We are replacing legacy tools in a market that has been underserved by modern software for decades. Our product is live, customers use it daily, and the feedback loop between what they need and what we build is short. What we need is someone who improves the product, faster, and easier to sell.
You work directly with the CTO. The team is small, which means your decisions shape the product immediately. There is no layer between you and the impact your code has on customers.
Concretely, this means: You look at the codebase and the product with the eyes of someone who cares about clean architecture and maintainable code. When something is off, you see it and fix it, not because someone filed a ticket, but because you understand how the system should work. You take customer feedback, sometimes contradictory, and work with the CTO to turn it into a roadmap that makes sense. You figure out the right solution, not just the quick one. You lead by example. You over-communicate, you review pull requests thoroughly, you pair-program when it helps, and you keep the ticket system clean. Other developers look at how you work and raise their own standards. You have an eye for intuitive, modern design. We are replacing clunky legacy tools, and our UI needs to reflect that. The app has to feel modern, fast, and obvious to use.

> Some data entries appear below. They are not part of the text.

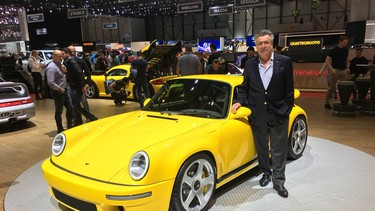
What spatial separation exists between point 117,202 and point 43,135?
451cm

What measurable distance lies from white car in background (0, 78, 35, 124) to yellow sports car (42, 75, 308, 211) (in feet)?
12.2

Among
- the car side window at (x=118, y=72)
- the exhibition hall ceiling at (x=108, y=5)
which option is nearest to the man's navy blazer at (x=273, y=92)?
the car side window at (x=118, y=72)

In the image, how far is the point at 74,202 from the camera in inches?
101

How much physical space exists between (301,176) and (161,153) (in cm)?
211

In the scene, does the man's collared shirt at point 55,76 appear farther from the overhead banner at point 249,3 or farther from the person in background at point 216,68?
Answer: the overhead banner at point 249,3

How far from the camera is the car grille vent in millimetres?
2468

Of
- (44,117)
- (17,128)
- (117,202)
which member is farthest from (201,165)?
(44,117)

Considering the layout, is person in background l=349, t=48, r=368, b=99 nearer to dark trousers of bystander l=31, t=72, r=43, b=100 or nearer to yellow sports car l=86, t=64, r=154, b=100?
yellow sports car l=86, t=64, r=154, b=100

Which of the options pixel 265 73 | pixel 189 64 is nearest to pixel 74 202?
pixel 265 73

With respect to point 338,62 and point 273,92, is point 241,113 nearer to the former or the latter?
point 273,92

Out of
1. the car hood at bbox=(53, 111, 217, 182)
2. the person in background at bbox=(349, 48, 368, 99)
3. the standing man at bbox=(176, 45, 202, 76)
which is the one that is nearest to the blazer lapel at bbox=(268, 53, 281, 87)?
the car hood at bbox=(53, 111, 217, 182)

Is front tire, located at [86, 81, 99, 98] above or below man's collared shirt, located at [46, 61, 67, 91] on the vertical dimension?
below

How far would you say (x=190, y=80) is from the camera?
3756mm

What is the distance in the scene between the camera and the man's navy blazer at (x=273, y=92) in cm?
311
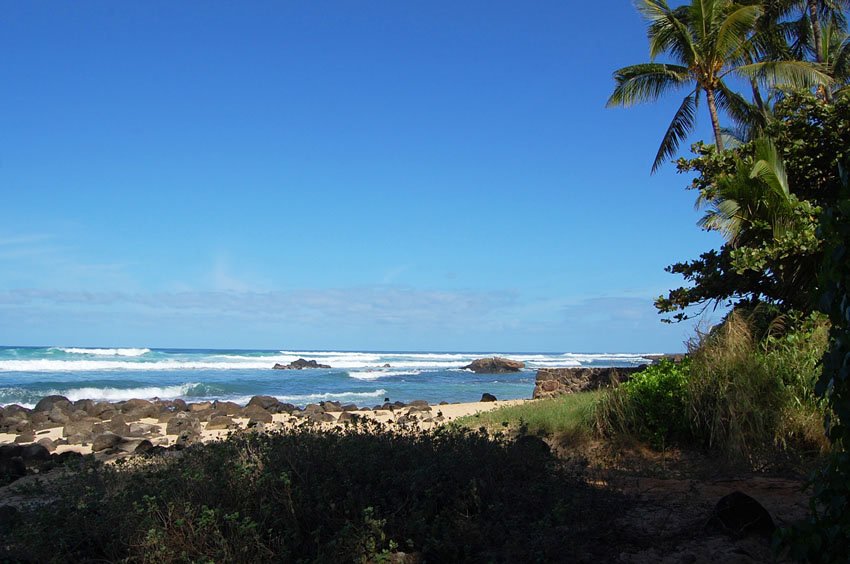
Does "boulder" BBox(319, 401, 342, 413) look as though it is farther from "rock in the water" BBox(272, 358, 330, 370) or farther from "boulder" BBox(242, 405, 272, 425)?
"rock in the water" BBox(272, 358, 330, 370)

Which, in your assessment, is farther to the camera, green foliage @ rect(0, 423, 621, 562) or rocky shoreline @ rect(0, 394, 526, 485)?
rocky shoreline @ rect(0, 394, 526, 485)

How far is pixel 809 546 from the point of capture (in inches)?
119

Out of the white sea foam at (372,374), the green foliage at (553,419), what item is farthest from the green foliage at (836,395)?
the white sea foam at (372,374)

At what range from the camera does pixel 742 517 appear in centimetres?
489

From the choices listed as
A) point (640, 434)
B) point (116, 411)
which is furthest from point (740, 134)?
point (116, 411)

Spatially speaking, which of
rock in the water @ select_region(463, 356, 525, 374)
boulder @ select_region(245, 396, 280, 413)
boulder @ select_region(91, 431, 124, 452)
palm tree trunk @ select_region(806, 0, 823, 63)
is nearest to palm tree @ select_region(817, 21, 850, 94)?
palm tree trunk @ select_region(806, 0, 823, 63)

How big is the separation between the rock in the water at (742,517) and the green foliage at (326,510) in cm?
81

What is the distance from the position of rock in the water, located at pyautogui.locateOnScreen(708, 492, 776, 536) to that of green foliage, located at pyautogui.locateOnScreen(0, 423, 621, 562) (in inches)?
32.0

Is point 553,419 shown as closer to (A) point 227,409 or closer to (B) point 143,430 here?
(B) point 143,430

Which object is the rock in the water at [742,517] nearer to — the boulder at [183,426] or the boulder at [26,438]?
the boulder at [183,426]

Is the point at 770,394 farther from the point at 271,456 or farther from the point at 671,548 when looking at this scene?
Result: the point at 271,456

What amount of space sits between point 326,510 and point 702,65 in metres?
17.2

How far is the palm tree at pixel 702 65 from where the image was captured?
17797 millimetres

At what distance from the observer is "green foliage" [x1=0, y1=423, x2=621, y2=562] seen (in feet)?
14.3
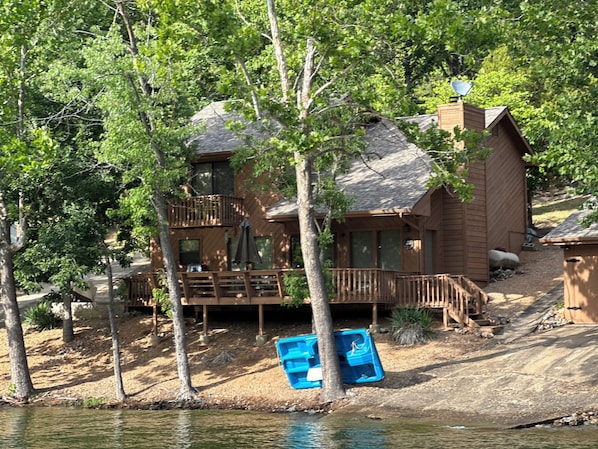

You know you are doing this job well when the product becomes easier to sell, when customer complaints go down, and when deadlines set by the CTO are met consistently.
We expect you to make decisions on your own and not wait for someone to tell you what to do. When you need help, you ask for it. You care about the product because you want to understand what customers actually need. Setbacks happen, what matters is that you show up the next day with the same energy. And you share what you learn back to the team, because engineering at Elara is not a silo.